(SÉRIE DE CONSIGNES):
a) Recopiez à l'identique le passage de l'extrait sur l'étymologie de « piste », de « On verra vite » jusqu'à « Oui, pistum. » inclus.
b) D'après l'extrait sur l'étymologie de « piste », indiquez par oui ou par non si chaque affirmation est conforme, en citant mot pour mot les termes décisifs : (i) le terme est attesté en français en 1559 ; (ii) le fréquentatif de pīnsō a été formé sur son infinitif ; (iii) en italien, pista appartenait au vocabulaire de la navigation.
___ EXTRAIT FOURNI ___
Mais avant ça, rappelez-moi le fréquentatif, en latin classique, de pīnsō, voulez-vous?
Oh oui, prenez votre temps, j'attends.
...
...
On verra vite ceux qui ont retenu leur dimanche indo-européen de la semaine dernière...
...
Oui ?
Allez, le fréquentatif de pīnsō s'est créé sur son supin.
Oui, pistum.
Et son fréquentatif est donc... pistō, “piler”.
OK, bien !
Alors, reprenons:
Toujours dérivé du verbe pīnsō, pīnsere, “battre, frapper, piler, broyer...”, il y a encore...
... créé sur le fréquentatif de pīnsō, pistō, l'italien pista / pesta.
(Seule cette dernière forme étant encore usuelle aujourd'hui.)
Ce pesta italien est tout simplement le déverbal de pestare, dont nous avions parlé la semaine dernière, “broyer, fouler aux pieds...”
Pendant la Renaissance
- Oh, ça sent à plein nez l'emprunt français à l'italien, ça... -
Pendant la Renaissance, donc
- le terme étant attesté en 1559 -,
nous avons emprunté l'italien pista pour - évidemment - en faire notre piste.
L'italien pista, dans le vocabulaire de l'équitation, s'employait pour désigner, dans un manège, les lignes déterminées au sol par les passages successifs des chevaux: le sol foulé.
Passé en français, il s'emploiera avec un sens légèrement élargi:
trace que laisse un être vivant (cheval, puis homme, puis bête sauvage) après son passage.
(source) |
Tous les autres sens du mot se sont développés par la suite.
___ EXTRAITS DE DONNÉES ___
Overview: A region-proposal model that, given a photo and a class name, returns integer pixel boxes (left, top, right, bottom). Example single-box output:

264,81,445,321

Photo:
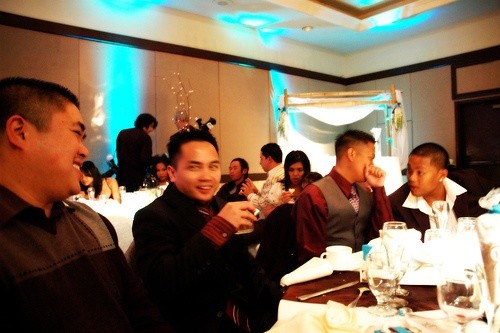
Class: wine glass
437,261,487,333
457,217,477,232
367,221,409,316
432,200,450,229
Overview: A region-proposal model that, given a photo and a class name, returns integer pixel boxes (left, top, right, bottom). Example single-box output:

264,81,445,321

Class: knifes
297,280,359,301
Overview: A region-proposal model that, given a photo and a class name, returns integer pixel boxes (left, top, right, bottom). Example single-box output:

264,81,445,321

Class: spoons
347,287,371,307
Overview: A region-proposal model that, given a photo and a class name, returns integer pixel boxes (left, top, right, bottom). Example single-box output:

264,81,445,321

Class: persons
153,156,171,185
132,127,258,333
268,150,311,206
388,143,488,243
116,113,158,192
79,161,121,204
240,143,285,219
291,130,395,265
0,76,137,333
216,157,249,201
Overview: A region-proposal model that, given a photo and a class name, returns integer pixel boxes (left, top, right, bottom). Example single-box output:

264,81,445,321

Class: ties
348,185,359,215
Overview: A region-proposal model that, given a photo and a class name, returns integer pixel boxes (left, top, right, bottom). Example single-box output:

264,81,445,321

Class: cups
320,245,352,268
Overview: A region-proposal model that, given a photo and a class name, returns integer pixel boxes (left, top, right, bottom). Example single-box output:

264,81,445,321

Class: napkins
281,256,331,287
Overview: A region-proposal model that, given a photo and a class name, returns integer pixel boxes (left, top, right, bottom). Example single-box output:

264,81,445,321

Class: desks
278,250,489,333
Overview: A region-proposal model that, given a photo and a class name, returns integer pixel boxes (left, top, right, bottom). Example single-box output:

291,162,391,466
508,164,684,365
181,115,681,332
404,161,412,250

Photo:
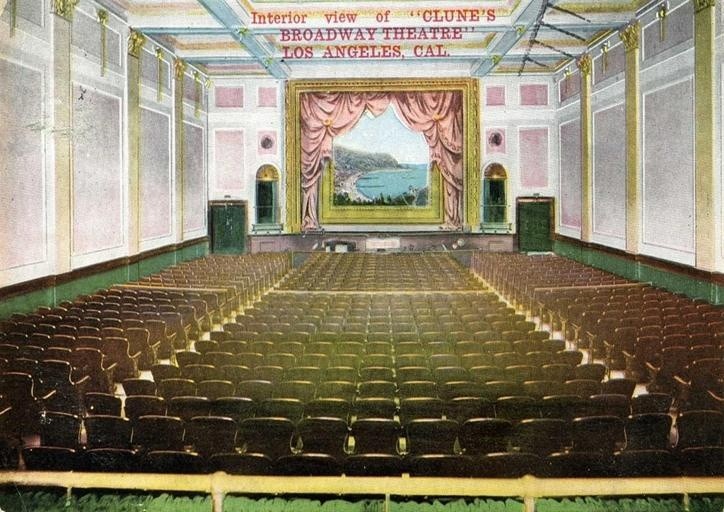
___
(CORRIGÉ DE L'EXERCICE):
a)
On verra vite ceux qui ont retenu leur dimanche indo-européen de la semaine dernière...
...
Oui ?
Allez, le fréquentatif de pīnsō s'est créé sur son supin.
Oui, pistum.

b)
(i) Oui : « le terme étant attesté en 1559 ».
(ii) Non : « le fréquentatif de pīnsō s'est créé sur son supin ».
(iii) Non : « dans le vocabulaire de l'équitation ».